Nos dice que en sus años juveniles, cuando se enteraba de alguna puesta en escena teatral en la ciudad de Rosario, hacía lo imposible para ir a ver la obra, y cuando llegaban a Venado Tuerto compañías de Rosario o Buenos Aires, allí estaba él, en primera fila para disfrutar de la actuación. “Cuando mis amigos iban al cine o a bailar, yo prefería ahorrar para viajar a ver obras de teatro a Rosario” confiesa sonriente. Sin dudas, el teatro fue y es su pasión.
Con posterioridad, y durante un período de diez años aproximadamente, Patricio llevó al teatro dos obras más de su autoría: “A pesar de todo” y “Mis amigos, tus amigos” con un marcado éxito. Esto permitió que muchos de los aficionados de aquél entonces prosiguieran estudiando actuación y formando grupos de teatro independientes que con el tiempo in crescendo, a tal punto que actualmente en Venado Tuerto existen numerosos grupos de teatro que se presentan regularmente en salas de la ciudad con gran asistencia de público.

Su familia

Apenas comenzó a relatarnos sus vivencias, Patricio marcó una de las materias que sus padres priorizaron para sus hijos: había que estudiar. Y así lo hicieron, todos terminaron la escuela primaria y únicamente Oscar, el menor de los varones, culminó sus estudios secundarios, lo que no fue posible para los mayores que debieron trabajar duramente junto a sus padres. Sus hermanas también asistieron a escuelas de oficios mixtos, donde se dictaban clases de corte y confección, pintura, bordados y trabajos prácticos, escuelas de gran auge por aquellos años también difíciles para las niñas, que aspiraban a ejercer una profesión digna a sus capacidades.

El Teatro

Tenía 21 años cuando se le cruzó por la cabeza montar un espectáculo teatral. Asistió a talleres donde aprendió técnicas básicas para montar una obra. Inquieto, y con esas ganas de representar un espectáculo que identificara la idiosincrasia de la gente de su pueblo, pone manos a la obra. Es así que, con la asistencia de un reconocido hombre de teatro de la ciudad de Rosario -que lo alentó a montar el espectáculo- escribe su pieza teatral “El hijo triste” de lenguaje coloquial. Enseguida comienza a juntar aficionados dispuestos a seguirlo en su emprendimiento.

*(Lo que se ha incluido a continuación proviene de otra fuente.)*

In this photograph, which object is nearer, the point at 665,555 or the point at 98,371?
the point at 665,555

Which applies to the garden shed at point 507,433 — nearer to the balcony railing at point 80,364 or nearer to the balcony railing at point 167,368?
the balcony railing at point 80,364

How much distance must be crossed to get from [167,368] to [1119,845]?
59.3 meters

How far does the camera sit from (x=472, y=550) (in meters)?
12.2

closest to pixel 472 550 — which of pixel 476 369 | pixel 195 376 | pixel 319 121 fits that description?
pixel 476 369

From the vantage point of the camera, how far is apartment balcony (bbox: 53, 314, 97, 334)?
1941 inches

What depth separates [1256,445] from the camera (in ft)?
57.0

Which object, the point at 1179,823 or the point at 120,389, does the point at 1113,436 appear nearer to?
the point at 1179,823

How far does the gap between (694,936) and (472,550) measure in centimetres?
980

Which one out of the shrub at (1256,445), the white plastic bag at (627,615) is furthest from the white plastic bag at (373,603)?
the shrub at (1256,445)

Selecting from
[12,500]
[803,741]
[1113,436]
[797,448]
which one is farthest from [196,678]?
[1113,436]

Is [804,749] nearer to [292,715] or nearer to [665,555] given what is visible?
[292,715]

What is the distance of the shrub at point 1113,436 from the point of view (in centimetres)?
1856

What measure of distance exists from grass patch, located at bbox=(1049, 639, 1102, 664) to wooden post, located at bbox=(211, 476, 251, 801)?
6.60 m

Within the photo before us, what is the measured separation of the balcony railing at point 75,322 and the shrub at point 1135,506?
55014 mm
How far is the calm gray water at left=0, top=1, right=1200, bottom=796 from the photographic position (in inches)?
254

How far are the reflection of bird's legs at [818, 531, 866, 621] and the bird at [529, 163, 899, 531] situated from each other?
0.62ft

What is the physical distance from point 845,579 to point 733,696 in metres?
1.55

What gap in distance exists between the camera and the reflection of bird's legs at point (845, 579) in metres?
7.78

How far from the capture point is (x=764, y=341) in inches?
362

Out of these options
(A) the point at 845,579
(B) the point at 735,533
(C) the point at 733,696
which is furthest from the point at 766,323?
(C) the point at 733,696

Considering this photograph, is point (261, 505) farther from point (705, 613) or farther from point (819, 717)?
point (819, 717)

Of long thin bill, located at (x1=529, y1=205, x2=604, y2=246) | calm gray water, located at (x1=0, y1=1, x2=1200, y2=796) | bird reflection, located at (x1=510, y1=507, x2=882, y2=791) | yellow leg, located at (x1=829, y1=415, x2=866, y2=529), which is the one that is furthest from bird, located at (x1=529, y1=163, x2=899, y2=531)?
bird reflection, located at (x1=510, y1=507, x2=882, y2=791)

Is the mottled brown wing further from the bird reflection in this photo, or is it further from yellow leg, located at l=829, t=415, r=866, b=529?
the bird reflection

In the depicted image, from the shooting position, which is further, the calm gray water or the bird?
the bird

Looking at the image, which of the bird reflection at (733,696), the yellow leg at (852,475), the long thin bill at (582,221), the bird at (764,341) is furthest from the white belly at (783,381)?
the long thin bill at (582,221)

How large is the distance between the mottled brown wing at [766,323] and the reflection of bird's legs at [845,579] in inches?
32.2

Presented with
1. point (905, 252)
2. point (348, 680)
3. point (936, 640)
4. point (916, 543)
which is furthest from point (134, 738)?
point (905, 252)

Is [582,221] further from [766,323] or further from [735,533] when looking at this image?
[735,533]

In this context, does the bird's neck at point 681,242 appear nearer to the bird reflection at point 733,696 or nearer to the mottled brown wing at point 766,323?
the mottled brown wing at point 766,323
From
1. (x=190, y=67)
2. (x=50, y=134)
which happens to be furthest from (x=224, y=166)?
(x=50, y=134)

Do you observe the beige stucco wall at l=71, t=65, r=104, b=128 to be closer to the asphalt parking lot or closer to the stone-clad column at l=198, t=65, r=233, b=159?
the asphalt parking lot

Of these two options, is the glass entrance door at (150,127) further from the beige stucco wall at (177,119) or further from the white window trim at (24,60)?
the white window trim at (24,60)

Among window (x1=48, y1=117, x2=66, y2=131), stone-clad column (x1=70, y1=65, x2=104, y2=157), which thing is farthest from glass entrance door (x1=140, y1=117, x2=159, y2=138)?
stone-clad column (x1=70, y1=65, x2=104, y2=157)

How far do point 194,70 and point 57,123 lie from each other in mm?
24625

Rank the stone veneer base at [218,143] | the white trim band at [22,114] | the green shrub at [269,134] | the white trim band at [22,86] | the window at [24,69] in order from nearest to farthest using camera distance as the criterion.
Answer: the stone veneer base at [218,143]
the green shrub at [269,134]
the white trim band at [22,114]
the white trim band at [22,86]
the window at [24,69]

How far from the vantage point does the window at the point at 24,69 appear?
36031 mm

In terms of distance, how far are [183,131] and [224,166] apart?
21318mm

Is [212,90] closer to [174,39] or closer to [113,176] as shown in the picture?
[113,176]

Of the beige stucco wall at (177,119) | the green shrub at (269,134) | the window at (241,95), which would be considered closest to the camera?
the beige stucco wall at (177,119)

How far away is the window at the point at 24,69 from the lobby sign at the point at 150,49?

Rápidamente formó el elenco y comenzaron los ensayos, y el 23 de noviembre de 1952 se estrena “El hijo triste” en el Cine Teatro Verdi. El éxito superó lo imaginado y las funciones debieron repetirse muchas veces más. Durante varios años el elenco recorrió la región e hizo
las delicias de la gente que estaba ávida por ver actuar a estos actores noveles que daban lo mejor de sí para deleitar a su público. Con el correr de los años, dos de sus integrantes incursionaron en el mundo artístico nacional y posteriormente en España y Estados Unidos con relativo éxito.

No hay dudas, Patricio Whitty es uno de los pioneros del teatro venadense y un permanente hacedor de conjuntos folclóricos que tuvieron gran aceptación popular a nivel regional y nacional. Entre ellos destacamos al conjunto folclórico “Los Huilques”, de destacada actuación en el escenario mayor de Cosquín y una permanencia de diez años ininterrumpidos.

Nos despedimos de Patricio llevándonos la imagen de una persona buena y generosa, un hombre afecto a la magia de los escenarios y constructor de imágenes cotidianas que plasma en sus escritos que no se atreve a mostrar, pero que guardan el afecto de sus seres queridos y el agradecimiento de cuanto bien recibió en la vida. Lo expresó él mismo: “Soy un agradecido por todo lo recibido”.

A su sobrina Mónica Patricia “Cielito” nuestro agradecimiento.

Patricio Whitty falleció el 01/12/2014 a los 84 años de edad.